Dessa época, não foram só os escritos que ele guardou. Há objetos afetivos no palco também.

— A faca que minha avó usava para matar porco eu uso em cena. Fiquei também com o cachimbo do meu avô. E uma pedra, um resto de um meteorito que caiu na nossa roça. Não sou acumulador. Só de memórias. Guardo fotografias, recorte de jornais...

Seria coisa de virginiano guardar e catalogar tudo?

— Sim (risos), e tenho ascendente em Áries. Mas acho que o que mais corresponde com a minha personalidade é meu Orixá, Ogum. Por conta da esquizofrenia do meu pai, minha mãe buscou ajuda em muitas religiões. Meu calcanhar de Aquiles é gostar de ser aplaudido, querer ser reconhecido, e tem ainda uma ira. Essa parte eu já melhorei.

A peça termina antes de o artista alcançar a fama. Outros escritos foram reunidos para um projeto futuro, de uma autobiografia em livro. Paulo Betti já tem contrato com uma editora, inclusive. Revisitar a própria vida e lidar com o passar do tempo, entretanto, não o atormenta.

— Sou filho temporão. Já nasci com minha mãe velha para a época. Eu vi meus avós se encaminhando para o fim. A noção de morte sempre esteve presente na minha vida. Acho que me acostumei. Procuro me manter ativo, fazendo atividades físicas. Estou conversado — diz, aos risos.

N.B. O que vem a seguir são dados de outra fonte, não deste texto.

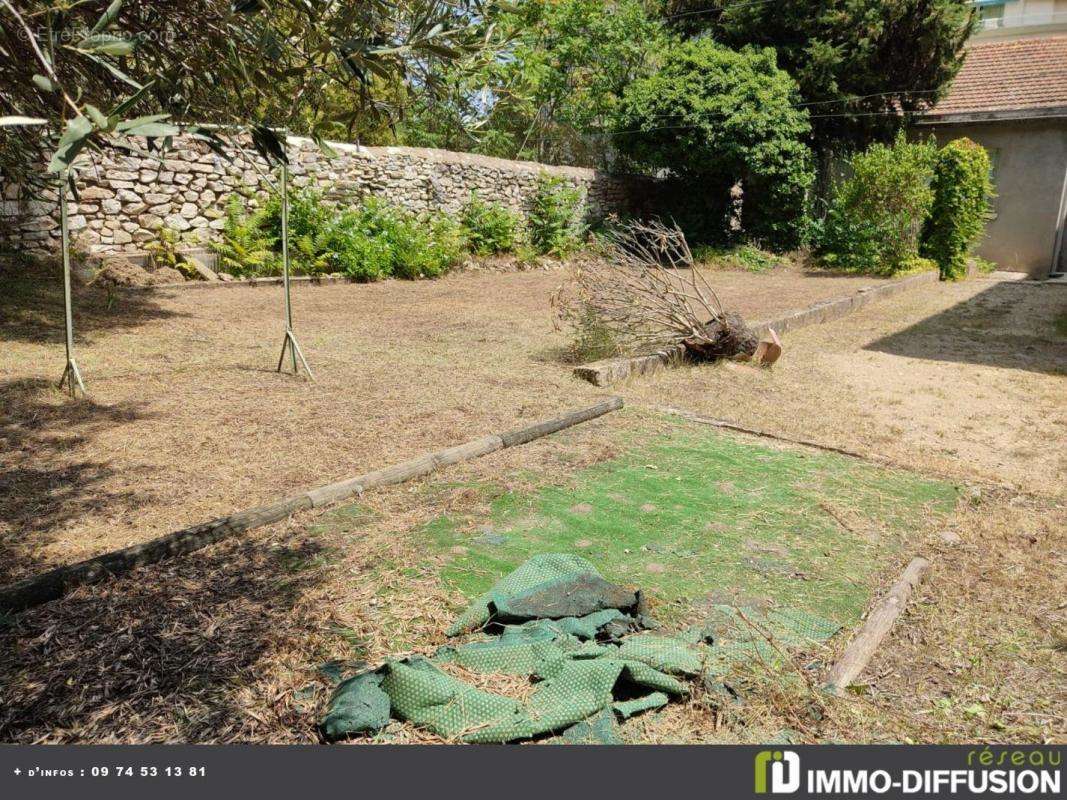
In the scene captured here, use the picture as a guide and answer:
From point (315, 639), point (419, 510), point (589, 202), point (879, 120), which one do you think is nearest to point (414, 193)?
point (589, 202)

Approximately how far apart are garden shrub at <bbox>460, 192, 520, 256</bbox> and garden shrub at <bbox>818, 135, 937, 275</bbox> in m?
7.12

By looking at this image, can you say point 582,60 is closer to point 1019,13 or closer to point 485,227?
point 485,227

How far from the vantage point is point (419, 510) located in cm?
416

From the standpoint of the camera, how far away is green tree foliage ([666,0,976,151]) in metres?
17.4

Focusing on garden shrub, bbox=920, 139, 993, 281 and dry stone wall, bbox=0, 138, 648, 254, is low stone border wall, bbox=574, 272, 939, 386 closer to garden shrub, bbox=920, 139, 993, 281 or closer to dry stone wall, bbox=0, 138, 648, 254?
garden shrub, bbox=920, 139, 993, 281

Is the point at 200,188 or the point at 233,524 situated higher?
the point at 200,188

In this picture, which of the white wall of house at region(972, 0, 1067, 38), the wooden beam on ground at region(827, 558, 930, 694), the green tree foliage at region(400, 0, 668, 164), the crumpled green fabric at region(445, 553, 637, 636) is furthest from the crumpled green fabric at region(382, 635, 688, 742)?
the white wall of house at region(972, 0, 1067, 38)

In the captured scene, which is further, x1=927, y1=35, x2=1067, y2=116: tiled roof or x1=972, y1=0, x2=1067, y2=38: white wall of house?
x1=972, y1=0, x2=1067, y2=38: white wall of house

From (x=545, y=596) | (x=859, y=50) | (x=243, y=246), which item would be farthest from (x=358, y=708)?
(x=859, y=50)

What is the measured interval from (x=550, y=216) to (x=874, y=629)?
51.3ft

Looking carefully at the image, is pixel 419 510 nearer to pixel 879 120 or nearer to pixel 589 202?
pixel 589 202

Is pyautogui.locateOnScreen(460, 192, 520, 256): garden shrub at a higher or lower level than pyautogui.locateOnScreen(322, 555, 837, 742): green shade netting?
higher
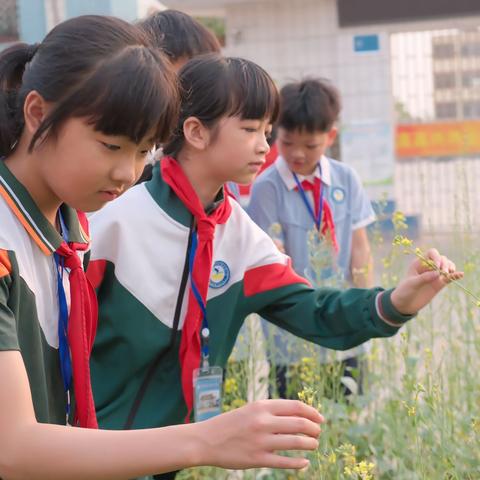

O paulista tem mudado até a forma como se vê. Observando a reprise de “Mulheres de areia” (1993), por exemplo, viu ali um galã, diferentemente de como se sentia na época:

— Eu não sabia que era bonito. Minhas filhas, já adultas, viram fotos minhas antigas e falaram: “Nossa, pai, você era gato”. Outro dia, entrei no elevador e uma fã mandou: “Você que era o Paulo Betti?”. Era!! (risos). Eu até coloquei essa passagem na peça.

Apesar da modéstia, o ator conquistou o coração de algumas mulheres também famosas. Com Eliane Giardini, ficou casado por 25 anos e teve duas filhas; com Maria Ribeiro, foram mais quatro anos de relação e tiveram um filho. Desde 2015, ele namora a atriz e humorista Dadá Coelho.

— Tem uma frase do Domingos Oliveira que diz: “Todos os amores que você teve permanecem de certa maneira, só que mudam”. Aquilo que você sentiu pelas pessoas não se apaga. Nós nos damos bem porque nos esforçamos em preservar o afeto e carinho.

Paulo conta que quer fazer uma nova festa de casamento. Mas desde que pediu a mão de Dadá, em 2019, a farra ainda não saiu.

— Estou enrolando (risos), mas vai ter.